- [Material shown]:
-- Begin --

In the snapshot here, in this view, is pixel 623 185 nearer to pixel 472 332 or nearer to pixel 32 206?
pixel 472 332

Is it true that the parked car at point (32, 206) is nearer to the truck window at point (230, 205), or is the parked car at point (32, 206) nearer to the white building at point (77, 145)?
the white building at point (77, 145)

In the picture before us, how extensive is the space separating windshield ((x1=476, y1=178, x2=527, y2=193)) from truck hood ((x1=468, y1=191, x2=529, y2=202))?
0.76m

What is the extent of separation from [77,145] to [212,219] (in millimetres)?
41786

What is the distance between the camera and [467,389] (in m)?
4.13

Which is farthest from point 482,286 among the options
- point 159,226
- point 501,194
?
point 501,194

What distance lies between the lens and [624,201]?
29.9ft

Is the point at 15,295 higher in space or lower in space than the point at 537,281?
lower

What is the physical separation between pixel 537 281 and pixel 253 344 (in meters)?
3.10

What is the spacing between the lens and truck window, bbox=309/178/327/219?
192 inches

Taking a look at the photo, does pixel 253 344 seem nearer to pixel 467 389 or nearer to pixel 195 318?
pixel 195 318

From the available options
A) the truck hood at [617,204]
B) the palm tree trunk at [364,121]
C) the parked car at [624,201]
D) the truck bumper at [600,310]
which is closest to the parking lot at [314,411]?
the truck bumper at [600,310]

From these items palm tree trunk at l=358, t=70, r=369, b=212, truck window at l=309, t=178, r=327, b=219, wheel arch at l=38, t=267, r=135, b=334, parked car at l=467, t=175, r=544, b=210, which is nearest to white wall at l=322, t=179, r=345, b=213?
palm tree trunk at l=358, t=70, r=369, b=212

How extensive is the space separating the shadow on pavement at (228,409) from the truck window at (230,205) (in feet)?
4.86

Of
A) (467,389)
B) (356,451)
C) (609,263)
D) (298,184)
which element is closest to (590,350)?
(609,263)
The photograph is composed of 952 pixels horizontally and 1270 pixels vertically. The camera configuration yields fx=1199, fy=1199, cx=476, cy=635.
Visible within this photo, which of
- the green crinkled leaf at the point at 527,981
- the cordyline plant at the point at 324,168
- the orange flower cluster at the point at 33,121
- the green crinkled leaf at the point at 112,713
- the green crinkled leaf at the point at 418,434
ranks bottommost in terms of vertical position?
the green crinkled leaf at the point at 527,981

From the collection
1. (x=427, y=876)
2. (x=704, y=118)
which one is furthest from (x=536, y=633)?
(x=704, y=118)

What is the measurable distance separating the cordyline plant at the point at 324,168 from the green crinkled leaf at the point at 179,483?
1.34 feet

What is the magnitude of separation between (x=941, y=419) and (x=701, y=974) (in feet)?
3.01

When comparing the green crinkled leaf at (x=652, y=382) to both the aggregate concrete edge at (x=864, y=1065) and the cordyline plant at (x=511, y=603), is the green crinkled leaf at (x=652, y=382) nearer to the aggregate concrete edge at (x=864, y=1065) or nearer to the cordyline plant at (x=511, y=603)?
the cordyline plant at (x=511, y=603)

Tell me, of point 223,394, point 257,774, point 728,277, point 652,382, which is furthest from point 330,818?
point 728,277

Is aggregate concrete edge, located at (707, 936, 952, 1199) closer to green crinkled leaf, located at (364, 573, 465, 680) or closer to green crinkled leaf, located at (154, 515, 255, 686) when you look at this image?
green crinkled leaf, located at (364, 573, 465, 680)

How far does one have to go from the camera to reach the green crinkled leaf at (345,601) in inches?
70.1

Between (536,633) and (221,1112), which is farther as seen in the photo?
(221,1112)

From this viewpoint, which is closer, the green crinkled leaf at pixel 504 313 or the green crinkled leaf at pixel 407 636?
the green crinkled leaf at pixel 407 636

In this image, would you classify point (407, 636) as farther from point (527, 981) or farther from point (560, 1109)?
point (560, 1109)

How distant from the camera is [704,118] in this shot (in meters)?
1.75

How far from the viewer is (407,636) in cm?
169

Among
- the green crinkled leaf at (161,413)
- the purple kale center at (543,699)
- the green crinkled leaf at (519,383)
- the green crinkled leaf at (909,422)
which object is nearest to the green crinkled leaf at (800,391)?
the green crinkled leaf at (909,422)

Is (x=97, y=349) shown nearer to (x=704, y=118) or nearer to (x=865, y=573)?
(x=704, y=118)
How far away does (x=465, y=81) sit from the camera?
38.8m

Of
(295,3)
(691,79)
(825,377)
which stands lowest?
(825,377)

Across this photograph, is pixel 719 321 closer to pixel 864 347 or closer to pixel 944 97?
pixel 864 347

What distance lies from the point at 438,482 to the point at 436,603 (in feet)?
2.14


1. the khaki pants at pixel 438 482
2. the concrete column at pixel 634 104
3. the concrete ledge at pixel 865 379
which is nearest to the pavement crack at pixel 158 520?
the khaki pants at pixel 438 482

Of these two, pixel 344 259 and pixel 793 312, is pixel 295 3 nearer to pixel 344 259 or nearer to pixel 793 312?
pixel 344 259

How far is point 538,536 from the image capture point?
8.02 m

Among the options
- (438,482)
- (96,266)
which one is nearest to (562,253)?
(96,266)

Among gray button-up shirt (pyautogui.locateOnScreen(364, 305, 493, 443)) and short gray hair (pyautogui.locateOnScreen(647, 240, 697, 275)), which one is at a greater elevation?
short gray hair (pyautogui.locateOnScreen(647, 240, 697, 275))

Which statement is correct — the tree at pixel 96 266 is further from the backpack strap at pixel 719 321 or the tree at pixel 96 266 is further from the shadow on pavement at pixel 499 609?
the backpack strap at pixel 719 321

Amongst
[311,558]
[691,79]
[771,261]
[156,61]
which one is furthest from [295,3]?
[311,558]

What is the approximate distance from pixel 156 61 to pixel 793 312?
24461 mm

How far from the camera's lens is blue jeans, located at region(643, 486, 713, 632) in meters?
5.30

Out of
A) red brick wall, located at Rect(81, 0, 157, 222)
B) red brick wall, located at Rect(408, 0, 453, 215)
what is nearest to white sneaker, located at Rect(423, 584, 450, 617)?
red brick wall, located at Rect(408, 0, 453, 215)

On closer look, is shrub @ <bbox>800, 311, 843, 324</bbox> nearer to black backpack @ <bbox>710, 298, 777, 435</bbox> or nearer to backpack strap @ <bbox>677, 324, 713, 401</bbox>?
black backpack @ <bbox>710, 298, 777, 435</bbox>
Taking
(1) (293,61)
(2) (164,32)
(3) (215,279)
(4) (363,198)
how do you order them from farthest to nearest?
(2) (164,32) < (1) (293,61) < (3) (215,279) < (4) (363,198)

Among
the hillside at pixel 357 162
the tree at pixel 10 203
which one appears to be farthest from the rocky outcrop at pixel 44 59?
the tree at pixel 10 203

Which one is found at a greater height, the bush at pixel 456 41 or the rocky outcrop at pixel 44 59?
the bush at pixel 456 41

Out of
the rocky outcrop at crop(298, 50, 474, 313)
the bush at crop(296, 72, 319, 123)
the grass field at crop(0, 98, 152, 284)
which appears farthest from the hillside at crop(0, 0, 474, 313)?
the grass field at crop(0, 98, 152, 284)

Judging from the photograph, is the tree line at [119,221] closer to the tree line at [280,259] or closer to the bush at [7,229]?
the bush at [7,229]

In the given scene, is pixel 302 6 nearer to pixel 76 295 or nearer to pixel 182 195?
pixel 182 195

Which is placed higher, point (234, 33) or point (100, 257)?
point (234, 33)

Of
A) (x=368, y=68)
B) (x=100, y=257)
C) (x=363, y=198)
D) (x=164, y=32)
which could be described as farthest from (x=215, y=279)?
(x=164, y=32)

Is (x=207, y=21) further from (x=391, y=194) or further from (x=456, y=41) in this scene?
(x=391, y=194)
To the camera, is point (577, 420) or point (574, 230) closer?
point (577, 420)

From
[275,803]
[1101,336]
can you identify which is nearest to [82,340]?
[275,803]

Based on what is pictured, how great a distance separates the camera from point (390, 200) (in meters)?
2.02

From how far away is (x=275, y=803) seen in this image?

-- End --

- [What the task asks]:
Rewrite the stretch from the line containing "What is the approximate" through the end of the records, replacing "rocky outcrop" with "stone outcrop" and leaving everything else unchanged.

- [Result of the task]:
What is the approximate distance from pixel 156 61 to pixel 793 312?
24461 mm

How far from the camera's lens is blue jeans, located at region(643, 486, 713, 632) in meters?
5.30

Out of
A) red brick wall, located at Rect(81, 0, 157, 222)
B) red brick wall, located at Rect(408, 0, 453, 215)
what is nearest to white sneaker, located at Rect(423, 584, 450, 617)?
red brick wall, located at Rect(408, 0, 453, 215)

On closer look, is shrub @ <bbox>800, 311, 843, 324</bbox> nearer to black backpack @ <bbox>710, 298, 777, 435</bbox> or nearer to backpack strap @ <bbox>677, 324, 713, 401</bbox>?
black backpack @ <bbox>710, 298, 777, 435</bbox>
Taking
(1) (293,61)
(2) (164,32)
(3) (215,279)
(4) (363,198)
how do you order them from farthest to nearest?
(2) (164,32) < (1) (293,61) < (3) (215,279) < (4) (363,198)

Among
the hillside at pixel 357 162
the tree at pixel 10 203
which one appears to be farthest from the stone outcrop at pixel 44 59?
the tree at pixel 10 203

Which one is found at a greater height, the bush at pixel 456 41 or the stone outcrop at pixel 44 59?
the bush at pixel 456 41

Out of
the stone outcrop at crop(298, 50, 474, 313)
the bush at crop(296, 72, 319, 123)
the grass field at crop(0, 98, 152, 284)
which appears farthest from the hillside at crop(0, 0, 474, 313)?
the grass field at crop(0, 98, 152, 284)

Judging from the photograph, is the tree line at [119,221] closer to the tree line at [280,259] or closer to the bush at [7,229]?
the bush at [7,229]

In the given scene, is pixel 302 6 nearer to pixel 76 295 or nearer to pixel 182 195?
pixel 182 195

Which is placed higher, point (234, 33) or point (100, 257)?
point (234, 33)

Of
A) (x=368, y=68)
B) (x=100, y=257)
C) (x=363, y=198)
D) (x=164, y=32)
which could be described as farthest from (x=215, y=279)?
(x=164, y=32)

Is (x=207, y=21) further from (x=391, y=194) or further from (x=456, y=41) in this scene?
(x=391, y=194)
To the camera, is point (577, 420) or point (574, 230) closer?
point (577, 420)

From
[275,803]
[1101,336]
can you identify which is nearest to [82,340]?
[275,803]

Based on what is pictured, how great a distance separates the camera from point (390, 200) (in meters)?
2.02

From how far away is (x=275, y=803) seen in this image?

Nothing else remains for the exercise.